Owei Lakemfa

December 31, 2010

The African challenge in 2011

By Owei Lakemfa
AS Africans, we face  lots of challenges in the new year. But the womb of 2011 also carries what the scan shows as the continent’s newest baby: the independent Republic of Southern Sudan. A January 9, 2011 referendum is expected to give birth to the new baby which would be weaned as  a separate country six months later.

The referendum is part of the 2005 Comprehensive Peace Plan for Sudan intended to end a 55-year rebellion against the North’s use of military muscle and the twin policies of Arabicisation and Islam. The referendum promises peace between the south and the north but not  the north and the west.  The on-going  rebellion in Western Sudan, the Darfur area  has already consumed 400,000 lives and displaced 2.5 million people.
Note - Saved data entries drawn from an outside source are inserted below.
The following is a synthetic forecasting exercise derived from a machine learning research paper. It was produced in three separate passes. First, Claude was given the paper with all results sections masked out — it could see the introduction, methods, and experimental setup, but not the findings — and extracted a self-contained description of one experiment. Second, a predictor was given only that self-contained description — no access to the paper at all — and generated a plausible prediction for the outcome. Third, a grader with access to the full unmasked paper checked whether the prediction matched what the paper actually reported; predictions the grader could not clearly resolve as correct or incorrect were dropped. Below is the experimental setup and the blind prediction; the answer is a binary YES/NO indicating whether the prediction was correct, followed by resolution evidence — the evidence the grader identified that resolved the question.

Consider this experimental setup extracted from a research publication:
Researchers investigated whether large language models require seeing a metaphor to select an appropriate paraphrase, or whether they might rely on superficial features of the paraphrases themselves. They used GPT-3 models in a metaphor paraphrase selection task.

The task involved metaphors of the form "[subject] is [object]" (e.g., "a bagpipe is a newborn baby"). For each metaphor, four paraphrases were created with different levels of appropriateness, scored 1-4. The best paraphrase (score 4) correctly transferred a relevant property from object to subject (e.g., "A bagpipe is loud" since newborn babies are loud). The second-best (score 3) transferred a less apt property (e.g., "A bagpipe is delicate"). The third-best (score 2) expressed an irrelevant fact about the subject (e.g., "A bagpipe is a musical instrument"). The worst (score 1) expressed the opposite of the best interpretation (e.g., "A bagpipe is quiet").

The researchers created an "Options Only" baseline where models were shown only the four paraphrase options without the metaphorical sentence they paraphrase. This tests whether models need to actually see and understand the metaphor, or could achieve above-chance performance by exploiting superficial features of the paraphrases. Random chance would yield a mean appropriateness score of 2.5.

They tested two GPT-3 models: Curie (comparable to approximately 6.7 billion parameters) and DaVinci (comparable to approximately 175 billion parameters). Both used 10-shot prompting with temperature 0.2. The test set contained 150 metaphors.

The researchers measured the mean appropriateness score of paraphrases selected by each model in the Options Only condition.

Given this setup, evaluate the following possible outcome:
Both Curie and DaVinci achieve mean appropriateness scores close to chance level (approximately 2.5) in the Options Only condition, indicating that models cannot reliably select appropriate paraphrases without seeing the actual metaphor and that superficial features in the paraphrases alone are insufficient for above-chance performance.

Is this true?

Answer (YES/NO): NO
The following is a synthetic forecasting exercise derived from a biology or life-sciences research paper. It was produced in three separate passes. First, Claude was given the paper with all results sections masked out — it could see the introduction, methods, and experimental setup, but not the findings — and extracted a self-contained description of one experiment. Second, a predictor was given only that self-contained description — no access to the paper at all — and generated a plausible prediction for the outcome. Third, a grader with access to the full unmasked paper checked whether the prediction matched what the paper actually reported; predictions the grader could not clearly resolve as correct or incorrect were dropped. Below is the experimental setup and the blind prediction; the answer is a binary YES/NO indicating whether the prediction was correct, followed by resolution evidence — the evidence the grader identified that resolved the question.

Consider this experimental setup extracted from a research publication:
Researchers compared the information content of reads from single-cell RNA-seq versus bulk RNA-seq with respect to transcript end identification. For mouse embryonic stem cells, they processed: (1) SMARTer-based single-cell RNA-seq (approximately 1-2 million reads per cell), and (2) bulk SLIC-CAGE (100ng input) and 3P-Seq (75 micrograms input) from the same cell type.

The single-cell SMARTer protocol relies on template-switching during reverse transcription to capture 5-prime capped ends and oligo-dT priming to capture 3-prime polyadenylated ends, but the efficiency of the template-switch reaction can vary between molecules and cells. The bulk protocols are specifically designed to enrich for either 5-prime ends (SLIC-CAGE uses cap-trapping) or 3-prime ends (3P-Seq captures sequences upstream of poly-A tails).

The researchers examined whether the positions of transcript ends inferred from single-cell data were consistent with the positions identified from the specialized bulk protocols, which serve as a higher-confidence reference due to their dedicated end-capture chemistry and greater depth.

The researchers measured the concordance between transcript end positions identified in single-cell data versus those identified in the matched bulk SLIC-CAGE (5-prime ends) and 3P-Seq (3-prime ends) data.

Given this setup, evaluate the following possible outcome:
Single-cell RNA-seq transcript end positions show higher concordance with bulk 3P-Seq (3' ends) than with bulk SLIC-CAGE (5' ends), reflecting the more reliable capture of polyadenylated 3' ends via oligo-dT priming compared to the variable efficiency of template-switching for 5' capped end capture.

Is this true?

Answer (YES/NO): NO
However, the birth of the new child is not without its dangers; the border  between both sides, especially where  the oil-rich Abyei will fall, has not been decided and skirmishes are likely to occur. But I do not see the likelihood of a full scale  war because both sides are aware that they cannot subjugate each other.

Also, the north will be preoccupied  with the war in Darfur and the fact that President Omar Bashir is wanted by the International Criminal Court. Another problem is that  in the aftermath of the referendum, a furious north  is likely to expel southerners in their midst.

The new country will also face serious challenges such as mass unemployment and the building of basic infrastructure. Africa should be prepared for all these.

The challenge in Sudan is  a much more straight forward one compared to that in Somalia: That country   has no functional government, no serious parties that can negotiate peace, no infrastructure  that can sustain a people and no hope that anarchy can be defeated in that part of the continent in 2011.

The most pressing challenge however is Cote d’Ivoire where dictatorship and military relic, Laurent Gbagbo  is shedding blood in order to hold on to power after 10 years of directionless leadership and after losing elections. It is a dicey issue for Nigeria which leads the regional Economic Community of West African States (ECOWAS). The main dilemma we have is that  over two  million  Nigerians are said to reside  in that country.

It is not enough to shut down our embassy as government has done, the most important issue is the safety of our people in what is looking more like a war situation. Everything must be done to avoid a repeat of the Liberian tragedy when defenceless Nigerians were massacred. Whatever the case, Gbagbo must be kicked out.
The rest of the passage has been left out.